Amazon has confirmed laying off approximately 100 jobs within its devices and services division, as part of ongoing efforts to streamline operations. The reduction is part of a broader cost-cutting initiative that has seen the company lay off around 27,000 employees since early 2022, reported CNBC.

“As part of our ongoing work to make our teams and programmes operate more efficiently, and to better align with our product roadmap, we’ve made the difficult decision to eliminate a small number of roles,” said Amazon spokesperson Kristy Schmidt in a statement. “We don’t make these decisions lightly, and we’re committed to supporting affected employees through their transitions.”

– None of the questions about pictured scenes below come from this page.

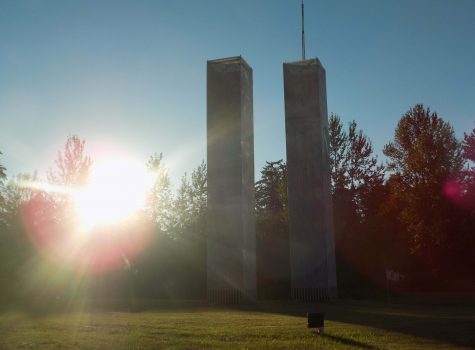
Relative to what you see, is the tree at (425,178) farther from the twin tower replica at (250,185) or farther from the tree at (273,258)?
the twin tower replica at (250,185)

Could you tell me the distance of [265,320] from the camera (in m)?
16.0

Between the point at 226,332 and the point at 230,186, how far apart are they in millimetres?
13050

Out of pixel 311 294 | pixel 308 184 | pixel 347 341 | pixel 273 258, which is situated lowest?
pixel 347 341

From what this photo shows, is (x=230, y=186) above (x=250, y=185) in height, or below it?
below

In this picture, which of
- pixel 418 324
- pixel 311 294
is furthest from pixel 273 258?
pixel 418 324

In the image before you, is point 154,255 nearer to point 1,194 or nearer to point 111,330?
point 1,194

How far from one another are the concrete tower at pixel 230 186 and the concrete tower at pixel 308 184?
2122mm

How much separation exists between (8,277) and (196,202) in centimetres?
2390

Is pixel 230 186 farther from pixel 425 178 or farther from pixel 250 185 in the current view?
pixel 425 178

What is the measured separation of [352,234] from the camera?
3941 centimetres

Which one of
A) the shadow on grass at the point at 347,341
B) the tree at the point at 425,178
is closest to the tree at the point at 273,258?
the tree at the point at 425,178

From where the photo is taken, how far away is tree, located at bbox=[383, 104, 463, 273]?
118 ft

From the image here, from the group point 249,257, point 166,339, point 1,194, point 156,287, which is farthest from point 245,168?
point 1,194

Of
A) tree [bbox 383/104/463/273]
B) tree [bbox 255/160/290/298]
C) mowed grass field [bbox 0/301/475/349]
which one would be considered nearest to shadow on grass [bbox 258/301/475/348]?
mowed grass field [bbox 0/301/475/349]
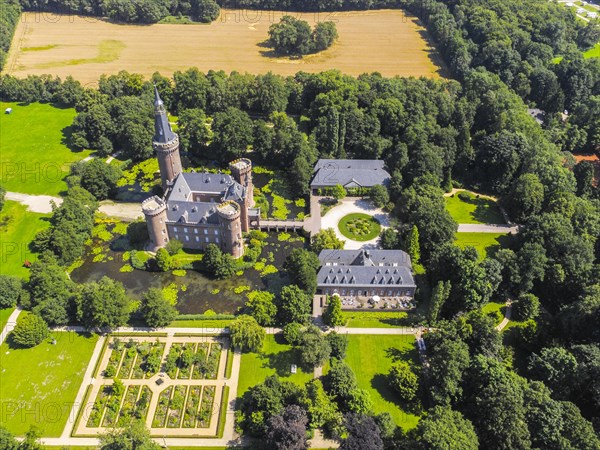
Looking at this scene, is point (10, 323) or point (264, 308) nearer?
point (264, 308)

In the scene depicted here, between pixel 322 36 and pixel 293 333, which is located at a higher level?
pixel 322 36

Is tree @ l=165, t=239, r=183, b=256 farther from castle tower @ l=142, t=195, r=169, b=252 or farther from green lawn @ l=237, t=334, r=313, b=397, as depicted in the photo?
green lawn @ l=237, t=334, r=313, b=397

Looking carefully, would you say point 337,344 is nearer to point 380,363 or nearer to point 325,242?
point 380,363

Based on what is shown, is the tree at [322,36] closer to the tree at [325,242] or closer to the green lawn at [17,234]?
the tree at [325,242]

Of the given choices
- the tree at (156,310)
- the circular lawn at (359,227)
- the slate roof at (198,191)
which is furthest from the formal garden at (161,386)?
the circular lawn at (359,227)

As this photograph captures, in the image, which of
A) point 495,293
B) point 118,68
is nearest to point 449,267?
point 495,293

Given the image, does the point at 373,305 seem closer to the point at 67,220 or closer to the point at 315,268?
the point at 315,268

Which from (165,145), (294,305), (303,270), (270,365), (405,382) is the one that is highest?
(165,145)

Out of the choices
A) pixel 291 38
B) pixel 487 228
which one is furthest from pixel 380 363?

The affected division includes different business segments, including Kindle, Alexa, Echo, Ring, and Zoox. However, Amazon did not specify which specific units were impacted by these cuts but confirmed that hiring continues within the division.

A spokesperson told Reuters, which first reported the job cuts, that the layoffs are part of Amazon’s regular business reviews. The company clarified that these represent a minor portion of the total workforce within the division.

Amazon CEO Andy Jassy has been actively pursuing cost-cutting measures across the organisation, resulting in significant workforce reductions since 2022. The devices and services division has been a recurring target for these layoffs over the past two years. In line with these efforts, the company has also aimed to simplify its corporate structure by reducing managerial layers, aiming for a 15% increase in the ratio of individual contributors to managers.

Tech sector sees continued workforce reductions

Besides Amazon, several other major technology companies have also been decreasing their employee numbers.

Microsoft recently announced its plan to lay off approximately 6,000 employees as part of a strategic organisational restructuring. This move will impact 3% of Microsoft’s global workforce, spanning various levels and departments. The tech major took this decision despite reporting strong financial results. In the quarter that ended on 31 March 2025, it reported an 18% year-on-year increase in net income to $25.8bn.

Previously, Siemens disclosed plans to cut 5,600 positions worldwide within its Digital Industries division. This decision is part of a strategic restructuring effort in response to changing market dynamics.

In February 2025, California-based design software firm Autodesk also revealed intentions to reduce its global workforce by 9% by laying off around 1,350 employees, as part of a strategy to optimise its go-to-market operations.